J'avais précédemment mieux noté cet assez sympathique roman - le souvenir m'en était plus vif. A le relire récemment, j'en ressors déçu, un peu. Pour une fois, la BD qui en a été tiré m'a semblé plus incisive que l'original.
Étrangement, le récit s'est mal soutenu de la première personne. Les atrocités guerrières, l'arbitraire militaire, l'absurde de la guerre ne bénéficient pas du point de vue du héros lui-même, que l'on sent à la fois embarqué malgré lui dans une aventure guerrière à laquelle il n'adhère pas, et étrangement passif au fil de cette aventure de quelques années en temps subjectif et de plus d'un millénaire en temps terrestre - les joies de la relativité générale :D. Observateur lucide et pudique, on ne sait pas grand chose de ses émotions - plus exactement, elles affectent peu son récit - et l'on n'est pas ému pour deux sous des choses parfois choquantes qu'il nous décrit - à rébours de ce qui se passe dans la BD.
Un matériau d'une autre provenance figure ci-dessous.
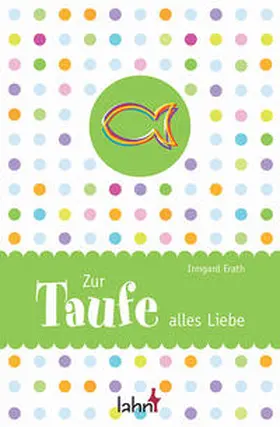 Erath |  Zur Taufe alles Liebe | Buch |  Sack Fachmedien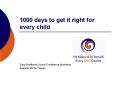 1000 days to get it right for every child PowerPoint PPT Presentation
Cela dit, reste une intéressante anticipation de l'avenir de l'humanité sur plus d'un millénaire. Le roman tresse en fait trois fil :
- une critique de l'armée et de la militarisation de la société ;
- la rencontre violente avec une race extra-terrestre, humanoïde à quelques détails près ;
- une vision accélérée de l'histoire de l'humanité.
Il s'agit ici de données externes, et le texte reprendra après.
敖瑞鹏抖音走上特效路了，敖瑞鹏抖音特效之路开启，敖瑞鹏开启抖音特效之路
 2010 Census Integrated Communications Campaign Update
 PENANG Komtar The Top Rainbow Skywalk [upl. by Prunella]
C'est sans doute le troisième fil qui est le plus convainquant ou en tout cas, le plus stimulant. Il s'organise autour d'une réflexion sur la limitation des naissances - où l'homosexualité joue un rôle inattendu et, à mon sens, biologiquement irréaliste - et l'advenue d'un humain monoclonal a- ou poly-sexué, cela n'a plus d'importance.
Cela dit, Haldeman n'insiste pas trop, et le propos resterait donc assez anecdotique, n'était la tentative, intéressante en soi, d'épingler ici ou là les mécanismes de l'homophobie - le mot n'existait pas à l'époque de la rédaction du livre. Au fil de ses incursions dans le temps terrestre, le héros se retrouve plongé dans une société où, il y a peu, être hétérosexuel représentait une déviance. La critique en sous-main de Haldeman reprend des thèmes typiques de l'homophobie contemporaine (vannesterie pseudo-kantienne : si tout le monde était homo, l'espèce humaine disparaîtrait), en les inversant dans une anticipation du post-humain - on n'aurait pas dit es choses comme ça à l'époque non plus : cela ne pose pas de problème que tout le monde soit homo, vu que les hommes ne se reproduisent quasiment plus via les voies biologique - argument à double tranchant, on s'en doute, puisque l'homosexualité généralisée, pour autant quelle soit possible, est concomitante d'une modification progressive de l'humain.
Bref, ça m'a paru un gentil roman. Peut-être intéressant en son temps, dont je ne pense pas qu'il ait réellement vieilli en soi, sinon qu'on ait depuis écrit plus et mieux sur tous ces sujets. Du coup,je l'ai trouvé manquer soit de complexité, soit un tantinet d'âme.